> _OBJECTIF DE L'EXERCICE_: Pourriez-vous poursuivre le texte sur le Palais de justice de Bruxelles, en reprenant juste après sa dernière phrase ?

### EXTRAIT

La salle des pas-perdus, où aurait dû se trouver la pyramide de Poelaert © Pauline Poudou

 

 

Nous rencontrons Jean De Codt, président de la Cour de Cassation, dans son bureau au coeur du Palais. Il travaille ici depuis près de vingt-quatre ans. Pour lui, le Palais n’a pas toujours été apprécié : “Quand j’étais plus jeune, il était de bon ton dans la société bruxelloise de dire que le Palais de justice était le sommet du mauvais goût, cette architecture éclectique, ce mélange babylonien, égyptien, romain, c’était du grand n’importe quoi”. C’est sur le courant néo-classique que Joseph Poelaert s’est appuyé : les colonnes et frontons attestent de ce style gréco-romain.

Mais Jean De Codt a vu l’opinion des bruxellois changer, et celle du monde en même temps. Le Palais fascine même à l’autre bout du monde pour ses dimensions colossales et son architecture novatrice. Vous pouvez par exemple retrouver une réplique de la bâtisse à Lima, au Pérou. Une reproduction à plus petite échelle mais sans échafaudage.

######
### DONNÉES EXTRAITES

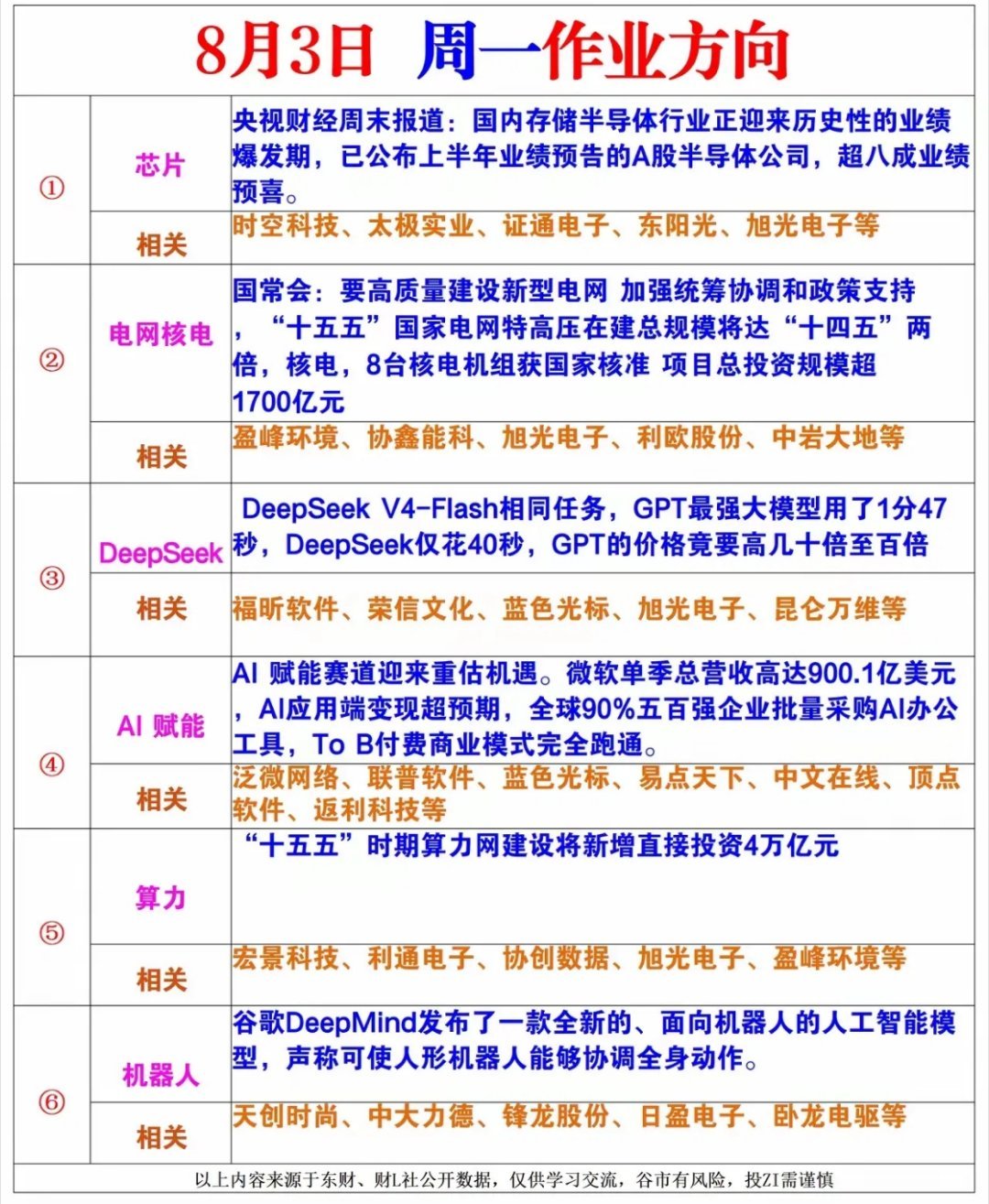 8月3日 周一作业方向

| | | |
|---|---|---|
| ① | 芯片 | 央视财经周末报道：国内存储半导体行业正迎来历史性的业绩爆发期，已公布上半年业绩预告的A股半导体公司，超八成业绩预喜。 |
| | 相关 | 时空科技、太极实业、证通电子、东阳光、旭光电子等 |
| ② | 电网核电 | 国常会：要高质量建设新型电网 加强统筹协调和政策支持，“十五五”国家电网特高压在建总规模将达“十四五”两倍，核电，8台核电机组获国家核准 项目总投资规模超1700亿元 |
| | 相关 | 盈峰环境、协鑫能科、旭光电子、利欧股份、中岩大地等 |
| ③ | DeepSeek | DeepSeek V4-Flash相同任务，GPT最强大模型用了1分47秒，DeepSeek仅花40秒，GPT的价格竟要高几十倍至百倍 |
| | 相关 | 福昕软件、荣信文化、蓝色光标、旭光电子、昆仑万维等 |
| ④ | AI 赋能 | AI 赋能赛道迎来重估机遇。微软单季总营收高达900.1亿美元，AI应用端变现超预期，全球90%五百强企业批量采购AI办公工具，To B付费商业模式完全跑通。 |
| | 相关 | 泛微网络、联普软件、蓝色光标、易点天下、中文在线、顶点软件、返利科技等 |
| ⑤ | 算力 | “十五五”时期算力网建设将新增直接投资4万亿元 |
| | 相关 | 宏景科技、利通电子、协创数据、旭光电子、盈峰环境等 |
| ⑥ | 机器人 | 谷歌DeepMind发布了一款全新的、面向机器人的人工智能模型，声称可使人形机器人能够协调全身动作。 |
| | 相关 | 天创时尚、中大力德、锋龙股份、日盈电子、卧龙电驱等 |

以上内容来源于东财、财L社公开数据，仅供学习交流，谷市有风险，投ZI需谨慎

######

> _VOTRE RÉPONSE_:
Des travaux sous scellés

© Pauline Poudou

La campagne de rénovation du bâtiment lancée en 1980 est toujours en cours. Les échafaudages qui ornent le monument depuis plus de 10 ans ont eux aussi dû être rénovés en 2014.

Ces travaux participent à la réputation de l’édifice et reflètent la pagaille qui règne entre les différentes institutions pour trouver une solution. “Tout le monde veut restaurer le bâtiment” confie Jean de Codt, Président de la Cour de Cassation. Une volonté commune de restauration mais complexe à réaliser. La Régie des Bâtiments est propriétaire du Palais. Le Ministère de la Justice est l’occupant. “La police a également une certaine autorité. Ce sont toutes des autorités aux compétences concurrentes” précise Jean de Codt. Lui-même détient une certaine autorité : il est aussi gestionnaire du bâtiment. En tant que Président de la Cour de Cassation il se trouve au plus haut de la hiérarchie au sein du Palais Place Poelaert. Si une panne se produit, c’est à lui qu’il faut se référer.

“ Des procédures administratives interminables ”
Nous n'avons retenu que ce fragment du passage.